• Source extract
----------------
This was a claim to the Tofi'a and Title of Nuku. The question of the meaning of "legitimate issue" as used in Clause 107 of the Constitution was discussed and it was held the Land Court was bound by a previous decision of the Privy Council where it was decided that "legitimate male issue" means legitimate issue of the first generation.
HELD: Defendant's right of succession to his great-great-grandfather Nehasi Nuku was broken by the intervention of two female generations and the Plaintiff as Nuku Pulu's brother (Nuku Pulu having no male heir) was entitled to succeed.
Verdict for the Plaintiff.
M. Finau and V. S. Kioa appeared for the Plaintiff.
V. Latu and S. H. Hafoka appeared for the Defendant.
C.A.V.
RICHARDSON J.: Plaintiff is claiming from Defendant the title of "Nuku" and the land and estates appertaining thereto, alleging that the appointment of the Defendant to that title in November 1947 was wrong in law.
----------------
• Data segment

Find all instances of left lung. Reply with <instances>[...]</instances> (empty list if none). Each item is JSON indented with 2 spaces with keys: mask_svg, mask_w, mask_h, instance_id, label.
----------------
• Prompt 1
Transcribe the portion of the Nuku title case report between "HELD: Defendant's right" and "entitled to succeed.", inclusive.
• Prompt 2
According to the Nuku title case report, in what month and year was the Defendant appointed to the title of "Nuku"?
• Prompt 3
Extend the court report on the Nuku title claim, picking up after its final sentence.

• Exercise response 1
HELD: Defendant's right of succession to his great-great-grandfather Nehasi Nuku was broken by the intervention of two female generations and the Plaintiff as Nuku Pulu's brother (Nuku Pulu having no male heir) was entitled to succeed.

• Exercise response 2
November 1947.

• Exercise response 3
Plaintiff bases his argument on the following points:
(i) Plaintiff alleges that Defendant's right of inheritance is statute barred owing to his father Kailahi's failure to establish his family's right to the title within the 10 year time limit set by Section 145 of Cap. 27 and that consequently Defendant has no rights which he can maintain at law.
(ii) Plaintiff claims that the grant of the title to Defendant is contrary to the provisions of Section 107 of the Constitution as interpreted by the decision in the leading case of Lupeti Finau v. Tu'ivakano (Land Court Case No. 48/1926).
(iii) Plaintiff alleges that Defendant's great grandmother, one Nanasi, through whom he claims the title was in fact an illegitimate daughter of a previous Nuku and as such incapable of passing on to subsequent generations any rights of inheritance of the title.
The first two of these arguments are based on the interpretation of the law; the third is a question of fact. I will deal first with the question of fact and later pass onto consideration of the arguments in law.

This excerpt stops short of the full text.